--- Start of Dataset records ---

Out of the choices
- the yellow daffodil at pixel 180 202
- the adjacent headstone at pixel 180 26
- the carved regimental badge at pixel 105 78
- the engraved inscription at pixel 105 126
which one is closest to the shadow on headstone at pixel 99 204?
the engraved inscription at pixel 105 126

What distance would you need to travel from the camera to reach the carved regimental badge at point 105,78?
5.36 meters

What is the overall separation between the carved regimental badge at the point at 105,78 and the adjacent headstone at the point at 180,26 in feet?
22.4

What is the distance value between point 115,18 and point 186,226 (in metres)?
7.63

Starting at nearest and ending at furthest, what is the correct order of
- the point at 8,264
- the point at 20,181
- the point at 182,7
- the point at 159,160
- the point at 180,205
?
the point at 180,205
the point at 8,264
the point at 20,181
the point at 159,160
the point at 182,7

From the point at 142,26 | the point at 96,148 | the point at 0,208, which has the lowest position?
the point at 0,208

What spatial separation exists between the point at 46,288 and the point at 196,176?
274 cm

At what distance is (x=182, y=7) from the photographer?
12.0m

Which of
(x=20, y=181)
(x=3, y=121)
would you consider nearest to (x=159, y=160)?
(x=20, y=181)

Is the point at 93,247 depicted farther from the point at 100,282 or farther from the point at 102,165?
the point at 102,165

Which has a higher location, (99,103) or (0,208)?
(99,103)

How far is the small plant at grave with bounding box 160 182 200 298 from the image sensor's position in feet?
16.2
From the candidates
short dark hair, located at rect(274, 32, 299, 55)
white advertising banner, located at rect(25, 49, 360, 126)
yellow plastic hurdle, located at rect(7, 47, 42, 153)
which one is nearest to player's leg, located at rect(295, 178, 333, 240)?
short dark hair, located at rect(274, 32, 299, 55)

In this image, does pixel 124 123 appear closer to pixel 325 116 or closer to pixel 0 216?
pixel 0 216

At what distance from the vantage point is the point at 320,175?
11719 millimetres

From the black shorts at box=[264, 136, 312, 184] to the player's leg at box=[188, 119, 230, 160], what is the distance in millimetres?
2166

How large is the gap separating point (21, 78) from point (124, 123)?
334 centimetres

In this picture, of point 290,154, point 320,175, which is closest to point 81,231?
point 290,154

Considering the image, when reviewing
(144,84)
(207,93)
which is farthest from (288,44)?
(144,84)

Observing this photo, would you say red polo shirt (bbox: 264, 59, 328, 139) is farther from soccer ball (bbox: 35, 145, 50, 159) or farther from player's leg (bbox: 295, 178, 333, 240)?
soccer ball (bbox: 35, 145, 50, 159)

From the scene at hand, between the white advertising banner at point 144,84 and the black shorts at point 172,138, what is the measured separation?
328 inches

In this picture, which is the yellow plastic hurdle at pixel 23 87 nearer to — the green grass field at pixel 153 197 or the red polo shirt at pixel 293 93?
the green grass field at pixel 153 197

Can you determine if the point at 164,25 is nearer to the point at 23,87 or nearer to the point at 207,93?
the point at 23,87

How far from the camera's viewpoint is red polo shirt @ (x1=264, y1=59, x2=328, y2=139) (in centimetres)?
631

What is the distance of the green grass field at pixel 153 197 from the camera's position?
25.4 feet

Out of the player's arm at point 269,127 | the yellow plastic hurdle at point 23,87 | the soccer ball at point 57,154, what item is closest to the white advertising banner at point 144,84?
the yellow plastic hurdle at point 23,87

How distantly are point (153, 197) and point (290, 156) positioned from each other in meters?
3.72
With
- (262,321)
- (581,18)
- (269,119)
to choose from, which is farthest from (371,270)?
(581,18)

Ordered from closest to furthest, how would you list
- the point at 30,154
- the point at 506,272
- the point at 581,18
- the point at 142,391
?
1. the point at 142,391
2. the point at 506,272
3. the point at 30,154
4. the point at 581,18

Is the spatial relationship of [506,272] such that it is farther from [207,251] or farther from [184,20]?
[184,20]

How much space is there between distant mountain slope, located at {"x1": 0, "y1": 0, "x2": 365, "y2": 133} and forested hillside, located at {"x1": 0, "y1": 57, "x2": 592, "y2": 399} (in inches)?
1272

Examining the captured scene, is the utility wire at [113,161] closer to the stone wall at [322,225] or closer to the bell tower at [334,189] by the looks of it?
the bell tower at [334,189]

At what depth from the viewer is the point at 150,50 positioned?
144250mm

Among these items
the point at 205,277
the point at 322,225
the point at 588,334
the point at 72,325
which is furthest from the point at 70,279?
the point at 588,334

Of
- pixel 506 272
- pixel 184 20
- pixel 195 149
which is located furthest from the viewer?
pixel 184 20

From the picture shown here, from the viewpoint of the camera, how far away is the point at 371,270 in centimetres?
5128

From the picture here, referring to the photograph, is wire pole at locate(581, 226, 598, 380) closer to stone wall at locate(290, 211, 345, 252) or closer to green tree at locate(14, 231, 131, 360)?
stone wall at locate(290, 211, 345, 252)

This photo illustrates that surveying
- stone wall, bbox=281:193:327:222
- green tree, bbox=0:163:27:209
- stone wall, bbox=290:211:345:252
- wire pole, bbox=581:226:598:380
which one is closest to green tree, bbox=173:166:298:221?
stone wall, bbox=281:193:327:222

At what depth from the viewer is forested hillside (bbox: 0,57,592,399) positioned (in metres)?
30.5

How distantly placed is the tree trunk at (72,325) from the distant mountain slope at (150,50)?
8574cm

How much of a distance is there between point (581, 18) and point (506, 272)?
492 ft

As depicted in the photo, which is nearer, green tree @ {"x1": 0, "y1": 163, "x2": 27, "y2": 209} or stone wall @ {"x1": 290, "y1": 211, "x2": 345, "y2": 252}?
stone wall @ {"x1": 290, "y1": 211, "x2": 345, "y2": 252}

--- End of Dataset records ---

-- What is expected --
Rewrite every entry, replacing "regimental badge" with "regimental crest" wherever it occurs and leaving all other text unchanged.

-- Response to this exercise --
Out of the choices
- the yellow daffodil at pixel 180 202
- the adjacent headstone at pixel 180 26
- the carved regimental crest at pixel 105 78
- the engraved inscription at pixel 105 126
which one is closest to the shadow on headstone at pixel 99 204?
the engraved inscription at pixel 105 126

What distance would you need to travel from the camera to reach the carved regimental crest at point 105,78?
5.36 meters

What is the overall separation between the carved regimental crest at the point at 105,78 and the adjacent headstone at the point at 180,26 in feet?
22.4

What is the distance value between point 115,18 and point 186,226 (in metres)?
7.63

Starting at nearest and ending at furthest, what is the correct order of
- the point at 8,264
- the point at 20,181
- the point at 182,7
- the point at 159,160
- the point at 180,205
?
the point at 180,205
the point at 8,264
the point at 20,181
the point at 159,160
the point at 182,7

From the point at 142,26 | the point at 96,148 | the point at 0,208, which has the lowest position?
the point at 0,208

What spatial separation exists between the point at 46,288 and the point at 196,176?
274 cm

At what distance is (x=182, y=7) from the photographer?
12.0m

Which of
(x=20, y=181)
(x=3, y=121)
would you consider nearest to (x=159, y=160)?
(x=20, y=181)

Is the point at 93,247 depicted farther from the point at 100,282 or farther from the point at 102,165?
the point at 102,165

Which has a higher location, (99,103) or (0,208)?
(99,103)

How far is the small plant at grave with bounding box 160 182 200 298 from the image sensor's position in feet?
16.2
From the candidates
short dark hair, located at rect(274, 32, 299, 55)
white advertising banner, located at rect(25, 49, 360, 126)
yellow plastic hurdle, located at rect(7, 47, 42, 153)
which one is nearest to player's leg, located at rect(295, 178, 333, 240)?
short dark hair, located at rect(274, 32, 299, 55)

In this image, does pixel 124 123 appear closer to pixel 325 116 or closer to pixel 0 216?
pixel 0 216

At what distance from the vantage point is the point at 320,175?
11719 millimetres

From the black shorts at box=[264, 136, 312, 184] to the player's leg at box=[188, 119, 230, 160], what is the distance in millimetres?
2166

How large is the gap separating point (21, 78) from point (124, 123)?
334 centimetres

In this picture, of point 290,154, point 320,175, which is closest to point 81,231?
point 290,154

Considering the image, when reviewing
(144,84)
(207,93)
which is farthest from (288,44)?
(144,84)

Observing this photo, would you say red polo shirt (bbox: 264, 59, 328, 139) is farther from soccer ball (bbox: 35, 145, 50, 159) or farther from player's leg (bbox: 295, 178, 333, 240)?
soccer ball (bbox: 35, 145, 50, 159)

From the scene at hand, between the white advertising banner at point 144,84 and the black shorts at point 172,138, what is the measured separation?
328 inches

In this picture, which is the yellow plastic hurdle at pixel 23 87 nearer to — the green grass field at pixel 153 197 or the red polo shirt at pixel 293 93?
the green grass field at pixel 153 197

Can you determine if the point at 164,25 is nearer to the point at 23,87 or nearer to the point at 207,93?
the point at 23,87

How far from the camera's viewpoint is red polo shirt @ (x1=264, y1=59, x2=328, y2=139) (in centimetres)?
631

What is the distance of the green grass field at pixel 153 197 from the camera's position?
25.4 feet

Out of the player's arm at point 269,127 | the yellow plastic hurdle at point 23,87 | the soccer ball at point 57,154, what item is closest to the white advertising banner at point 144,84?
the yellow plastic hurdle at point 23,87

How distantly are point (153, 197) and point (290, 156) positioned from each other in meters?
3.72
With
- (262,321)
- (581,18)
- (269,119)
to choose from, which is farthest from (371,270)?
(581,18)

Ordered from closest to furthest, how would you list
- the point at 30,154
- the point at 506,272
- the point at 581,18
- the point at 142,391
?
1. the point at 142,391
2. the point at 506,272
3. the point at 30,154
4. the point at 581,18

Is the spatial relationship of [506,272] such that it is farther from [207,251] or farther from [184,20]?
[184,20]

How much space is there between distant mountain slope, located at {"x1": 0, "y1": 0, "x2": 365, "y2": 133} and forested hillside, located at {"x1": 0, "y1": 57, "x2": 592, "y2": 399} (in inches)?
1272

Examining the captured scene, is the utility wire at [113,161] closer to the stone wall at [322,225] or closer to the bell tower at [334,189] by the looks of it?
the bell tower at [334,189]

At what depth from the viewer is the point at 150,50 positioned?
144250mm

Among these items
the point at 205,277
the point at 322,225
the point at 588,334
the point at 72,325
which is furthest from the point at 70,279?
the point at 588,334

Of
- pixel 506 272
- pixel 184 20
- pixel 195 149
which is located furthest from the viewer?
pixel 184 20

From the picture shown here, from the viewpoint of the camera, how far away is the point at 371,270 in centimetres?
5128

From the picture here, referring to the photograph, is wire pole at locate(581, 226, 598, 380) closer to stone wall at locate(290, 211, 345, 252) or closer to green tree at locate(14, 231, 131, 360)?
stone wall at locate(290, 211, 345, 252)

This photo illustrates that surveying
- stone wall, bbox=281:193:327:222
- green tree, bbox=0:163:27:209
- stone wall, bbox=290:211:345:252
- wire pole, bbox=581:226:598:380
which one is closest to green tree, bbox=173:166:298:221?
stone wall, bbox=281:193:327:222

At what depth from the viewer is forested hillside (bbox: 0,57,592,399) positioned (in metres)?
30.5

How distantly placed is the tree trunk at (72,325) from the distant mountain slope at (150,50)?
8574cm

How much of a distance is there between point (581, 18) and point (506, 272)?
492 ft

As depicted in the photo, which is nearer, green tree @ {"x1": 0, "y1": 163, "x2": 27, "y2": 209} or stone wall @ {"x1": 290, "y1": 211, "x2": 345, "y2": 252}?
stone wall @ {"x1": 290, "y1": 211, "x2": 345, "y2": 252}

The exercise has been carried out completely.